Here comes that old economist's favourite phrase again. On the one hand, you have the Chairman of the Federal Reserve talking up the coming year while his colleagues fall all over themselves to reassure Wall Street that they will keep the "monetary easing" going until they have "proof" that the economy has turned around. More and more, they are basing this proof on "economic variables", the numbers churned out by government and central bank computers which claim to "measure" the health of the economy.

On the other hand, you have that same Federal Reserve coming up with a stress test using economic variables which would reduce the US overseers of monetary and fiscal policy to a state of the terminal "heebie jeebies". In the middle of all this stand what is left of the "markets". For years, Wall Street has been trained by the politicians to expect a never-ending and ever-increasing supply of "money" to invests. The Fed's part in this grand illusion is to assure us all that they can continue to provide a level playing field for the markets in perpetuity by guaranteeing that interest rates won't budge from their present levels.

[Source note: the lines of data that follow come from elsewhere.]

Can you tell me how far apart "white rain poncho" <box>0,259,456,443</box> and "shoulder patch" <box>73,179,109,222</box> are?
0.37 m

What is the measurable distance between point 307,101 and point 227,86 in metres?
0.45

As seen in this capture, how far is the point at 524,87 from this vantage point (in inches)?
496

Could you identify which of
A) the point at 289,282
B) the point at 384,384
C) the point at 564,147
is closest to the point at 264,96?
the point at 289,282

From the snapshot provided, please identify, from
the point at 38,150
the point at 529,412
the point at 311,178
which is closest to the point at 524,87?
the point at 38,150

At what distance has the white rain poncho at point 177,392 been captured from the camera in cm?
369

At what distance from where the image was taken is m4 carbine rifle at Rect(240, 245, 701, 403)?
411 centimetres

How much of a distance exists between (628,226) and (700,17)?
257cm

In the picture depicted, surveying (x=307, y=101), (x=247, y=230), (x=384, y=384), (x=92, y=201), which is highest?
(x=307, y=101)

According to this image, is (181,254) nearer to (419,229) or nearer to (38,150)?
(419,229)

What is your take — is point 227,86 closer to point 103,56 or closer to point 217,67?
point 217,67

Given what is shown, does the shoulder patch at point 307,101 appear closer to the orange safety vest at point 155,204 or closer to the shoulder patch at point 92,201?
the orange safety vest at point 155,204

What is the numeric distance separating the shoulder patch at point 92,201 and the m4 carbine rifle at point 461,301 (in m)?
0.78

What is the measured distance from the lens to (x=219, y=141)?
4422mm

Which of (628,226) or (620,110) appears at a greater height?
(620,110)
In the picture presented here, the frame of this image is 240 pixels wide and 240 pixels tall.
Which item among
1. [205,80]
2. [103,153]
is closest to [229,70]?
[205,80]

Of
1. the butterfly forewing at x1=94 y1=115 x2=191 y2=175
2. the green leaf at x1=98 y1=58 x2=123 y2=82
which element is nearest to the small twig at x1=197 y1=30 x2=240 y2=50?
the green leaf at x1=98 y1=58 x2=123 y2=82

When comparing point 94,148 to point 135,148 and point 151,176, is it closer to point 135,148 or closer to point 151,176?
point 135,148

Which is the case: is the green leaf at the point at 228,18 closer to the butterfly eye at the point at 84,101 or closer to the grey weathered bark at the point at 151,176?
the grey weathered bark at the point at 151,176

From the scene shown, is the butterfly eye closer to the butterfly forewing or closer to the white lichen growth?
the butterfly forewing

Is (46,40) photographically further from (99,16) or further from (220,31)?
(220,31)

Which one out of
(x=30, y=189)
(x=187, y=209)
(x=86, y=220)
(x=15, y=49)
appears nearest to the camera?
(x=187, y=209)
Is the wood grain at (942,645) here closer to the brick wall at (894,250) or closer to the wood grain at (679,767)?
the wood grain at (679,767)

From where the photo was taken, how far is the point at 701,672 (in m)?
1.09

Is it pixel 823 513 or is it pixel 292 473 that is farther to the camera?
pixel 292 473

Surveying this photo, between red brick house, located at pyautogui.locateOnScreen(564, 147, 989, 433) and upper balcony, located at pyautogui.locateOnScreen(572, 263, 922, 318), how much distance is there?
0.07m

2013 may be a very good year, so says Mr Bernanke. But just in case it isn't, we're going to make sure that the banks will survive no matter what happens to the economy. Mr Dennis Lockhart of the Fed bank of Atlanta is very succinct: "I expect that continued aggressive use of balance sheet monetary tools will be appropriate and justified by economic conditions for some time even if fiscal cliff issues are properly addressed". Perhaps Mr Lockhart has seen the preliminary results of the Fed's stress tests?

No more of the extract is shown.